Thursday, April 24, 2008

[HiPerCoPS] FFT

To test the reconfiguration mechanism of my simulator, I'll use a 32x32 cell device and implement an FFT circuit. These are the modules that comprise the FFT:
  • 4x4-cell multipliers (12)
  • 2x4-cell adders (11)
  • 2x4-cell subtractors (11)
  • 4x4-cell memories (8)
The experimental variable will be the number of faults, starting at zero and increasing by one until the system can not longer be mapped to the device. The dependent variable will be the percentage of time that the system is unable to be mapped to the device (the "failure rate").

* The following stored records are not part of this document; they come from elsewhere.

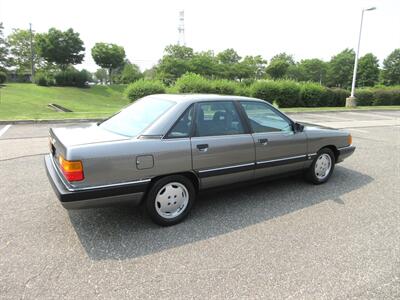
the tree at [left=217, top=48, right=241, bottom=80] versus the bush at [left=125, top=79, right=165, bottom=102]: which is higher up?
the tree at [left=217, top=48, right=241, bottom=80]

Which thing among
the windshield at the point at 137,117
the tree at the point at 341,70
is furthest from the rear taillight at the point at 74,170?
the tree at the point at 341,70

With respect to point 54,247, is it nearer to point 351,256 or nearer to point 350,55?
point 351,256

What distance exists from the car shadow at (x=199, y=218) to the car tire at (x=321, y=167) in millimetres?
131

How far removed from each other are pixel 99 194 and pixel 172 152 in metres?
0.86

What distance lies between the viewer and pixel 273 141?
3.99m

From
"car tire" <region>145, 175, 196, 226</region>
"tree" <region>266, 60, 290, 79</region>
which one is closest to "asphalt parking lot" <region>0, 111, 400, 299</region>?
"car tire" <region>145, 175, 196, 226</region>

The tests will be performed on a number of versions of my simulator:
  1. No fault avoidance. The placer simply maps modules without knowing/caring if a cell is faulty or not.
  2. Simple fault avoidance. Modules are mapped in the order that they were added to the device, avoiding faults.
  3. Size-aware fault avoidance. Modules are mapped starting with the largest and ending with the smallest, avoiding faults.
  4. GPD fault avoidance. Simple fault avoidance, but faulty cells can be used if the desired functionality is still present.
  5. GPD size-aware fault avoidance. Size-aware fault avoidance, but faulty cells can be used if the desired functionality is still present.
Of course, it will be important to automate this test. Some simple loops should do it though. I'll run a few tests by hand to decide how long each trial takes. Based on that information (and how much time I have at my disposal), I'll decide how many trials to run for a given number of faults. Somewhere between 10^3 and 10^4 trials for a given number of faults per simulation version should suffice, I would think.

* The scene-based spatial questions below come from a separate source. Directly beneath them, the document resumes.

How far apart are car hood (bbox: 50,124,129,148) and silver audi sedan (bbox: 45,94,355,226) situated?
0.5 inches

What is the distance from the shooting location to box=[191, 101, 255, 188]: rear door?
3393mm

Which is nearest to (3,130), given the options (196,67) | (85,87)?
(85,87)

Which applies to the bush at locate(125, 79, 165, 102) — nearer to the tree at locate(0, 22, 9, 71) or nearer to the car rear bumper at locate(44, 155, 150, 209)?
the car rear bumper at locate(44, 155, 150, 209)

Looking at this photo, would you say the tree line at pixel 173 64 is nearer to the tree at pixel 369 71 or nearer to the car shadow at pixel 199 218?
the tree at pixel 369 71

Before I move on to the experiment, though, I need to investigate the phenomenon of "pseudo-clustering." Dr. Delgado told me that modern fault models tend to group faults in bunches rather than disperse them equally across a system. Apparently, this model is a closer approximation to the real world. One thing to consider, though, is whether pseudo-clustering is likely to occur in our architecture.

[HiPerCoPS] 562 Project

For most of this semester, I've been working on a simulator for our architecture. I developed an algorithm to determine the cell types in multiplier modules of arbitrary size and granularity. Then I worked on simulating the cell interconnects so the multipliers would actually function. There are still a few bugs in the overall system, but it works pretty well for the most part.

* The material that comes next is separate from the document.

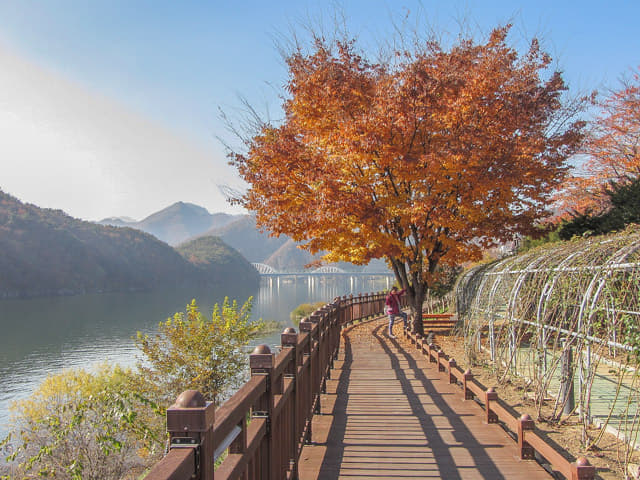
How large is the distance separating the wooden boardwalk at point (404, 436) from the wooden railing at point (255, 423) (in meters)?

Now, as part of my Cpt S 562: Fault Tolerant Computing class, I'm working on a mechanism that maps these multipliers to reconfigurable device. The algorithms are pretty simple so far, but they're also a bit clunky. I'm looking into ways to make the process more elegant and efficient, but the real focus is on making it fault tolerant. My goal is to add fault recovery and avoidance capabilities to the device.

So far, I can define a device with certain dimensions and place modules on it. There's also a function that induces permanent faults in the cells. Fault placement is random, but the number of faults to be induced is taken as a parameter.  My module placer knows that it can't map modules over faulty cells, so it looks for fault-free areas that are big enough for the "footprint" of a module.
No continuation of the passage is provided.